→ Task statement: Make an exact copy of the lines from the one containing "Q: What species is this?" to the end of the records below, and leave out everything else.

→ Information provided:

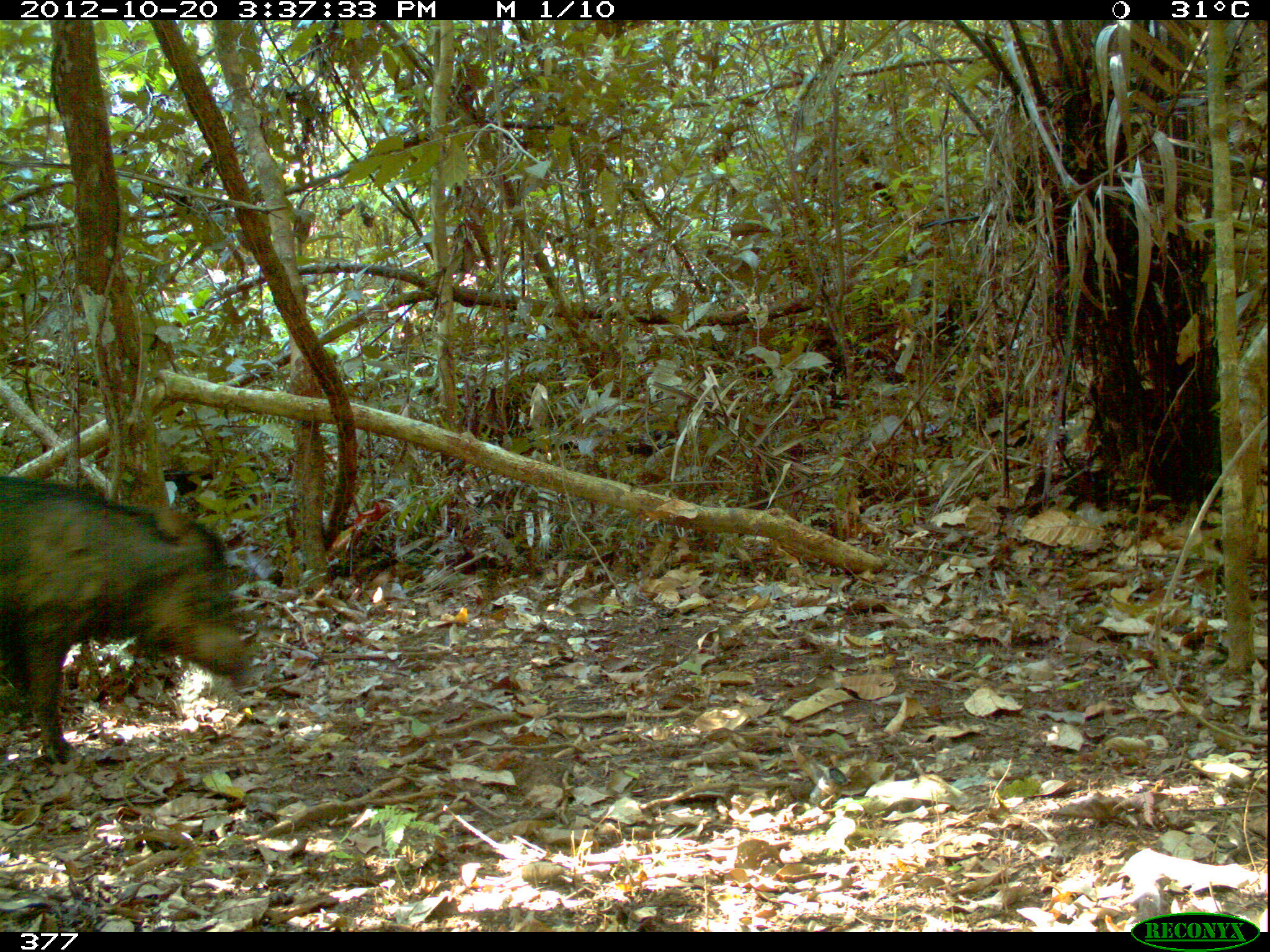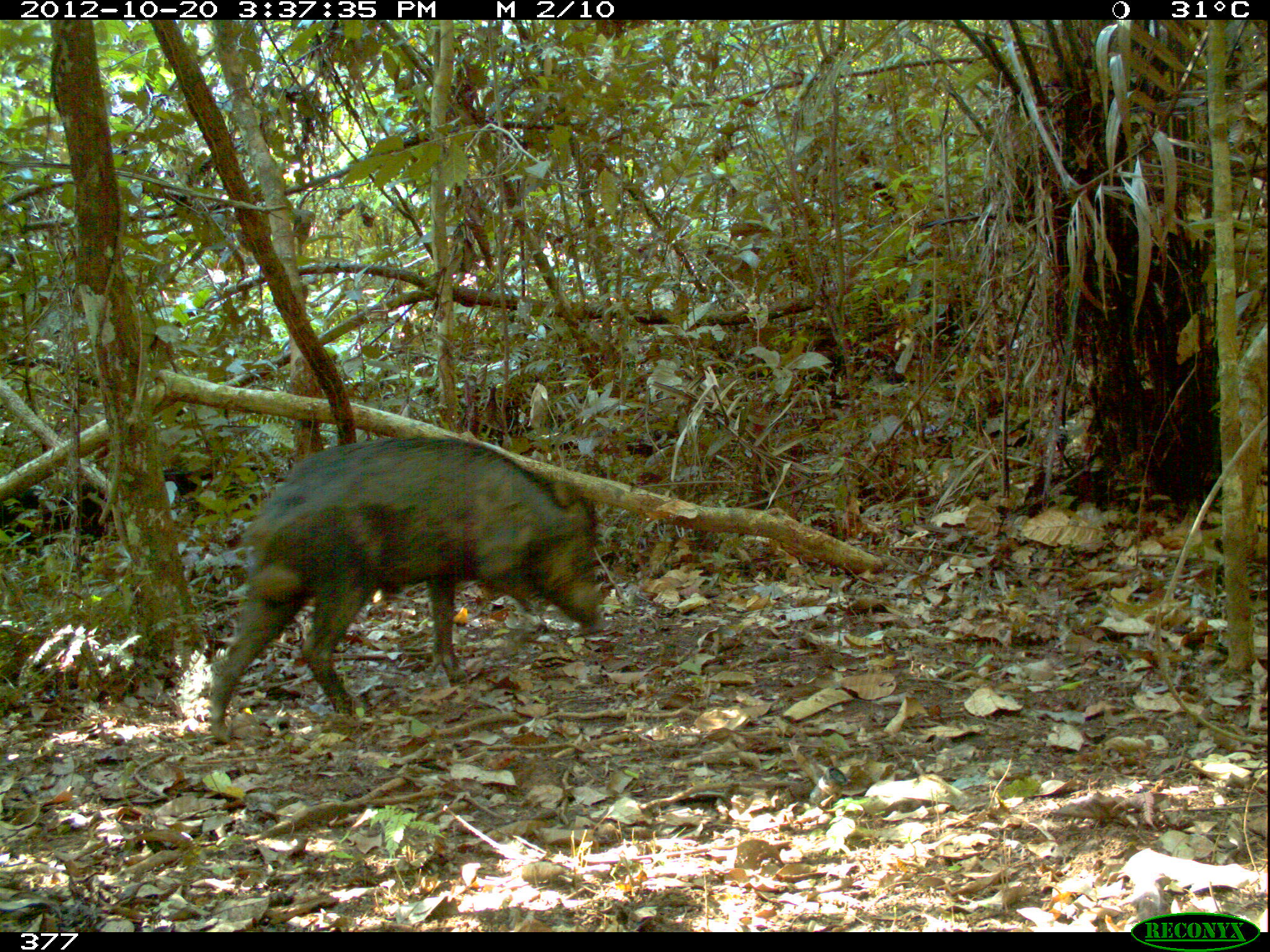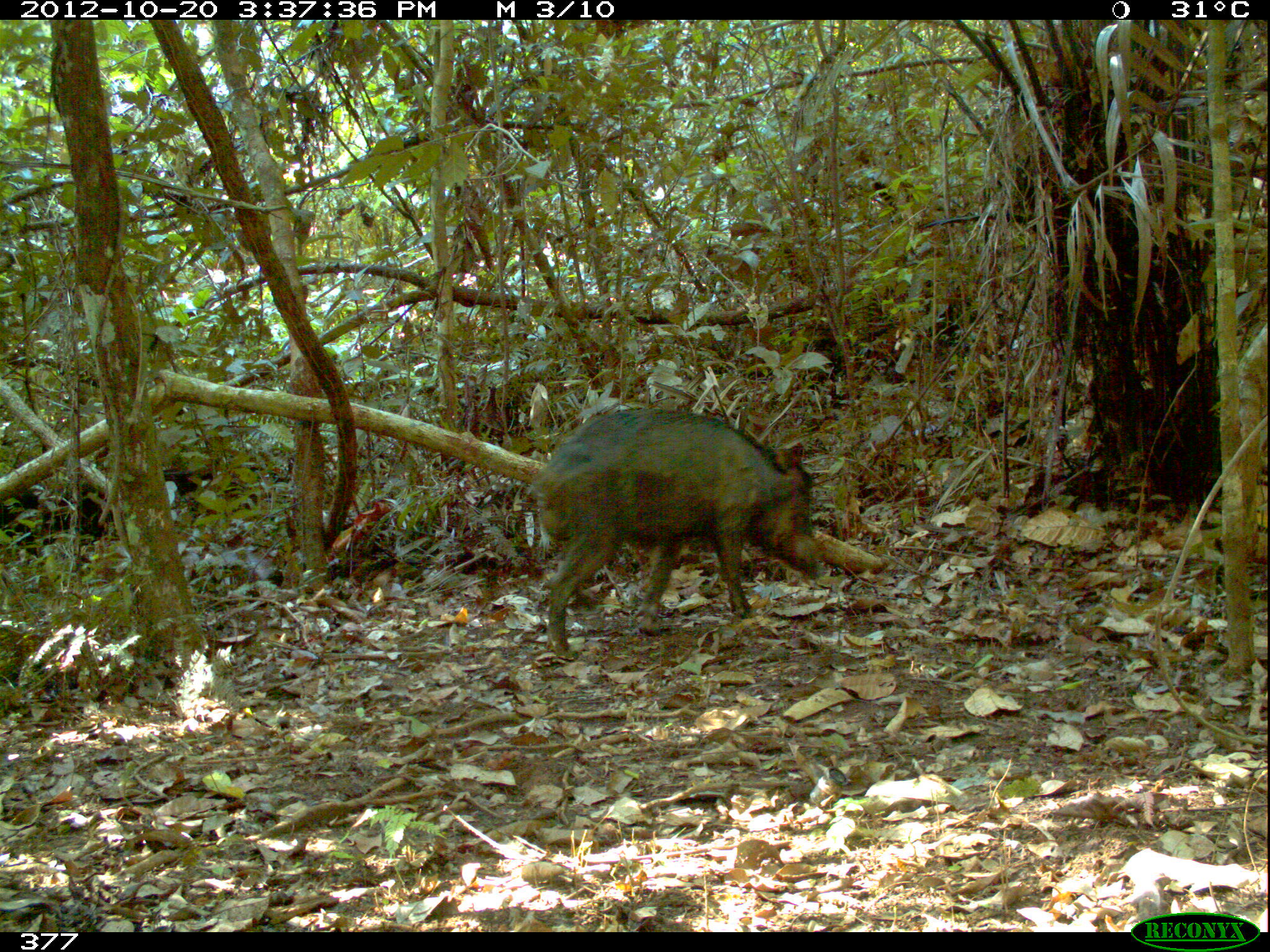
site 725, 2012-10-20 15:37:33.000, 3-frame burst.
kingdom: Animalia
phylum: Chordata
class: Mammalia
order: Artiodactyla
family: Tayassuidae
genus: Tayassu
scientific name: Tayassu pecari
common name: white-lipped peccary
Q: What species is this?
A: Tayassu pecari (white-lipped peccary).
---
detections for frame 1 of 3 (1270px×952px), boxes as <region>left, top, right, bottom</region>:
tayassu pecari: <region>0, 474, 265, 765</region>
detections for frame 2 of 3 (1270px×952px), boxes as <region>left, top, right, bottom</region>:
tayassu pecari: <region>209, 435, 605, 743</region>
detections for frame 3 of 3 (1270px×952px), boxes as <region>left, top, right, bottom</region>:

→ Written response:
Q: What species is this?
A: Tayassu pecari (white-lipped peccary).
---
detections for frame 1 of 3 (1270px×952px), boxes as <region>left, top, right, bottom</region>:
tayassu pecari: <region>0, 474, 265, 765</region>
detections for frame 2 of 3 (1270px×952px), boxes as <region>left, top, right, bottom</region>:
tayassu pecari: <region>209, 435, 605, 743</region>
detections for frame 3 of 3 (1270px×952px), boxes as <region>left, top, right, bottom</region>:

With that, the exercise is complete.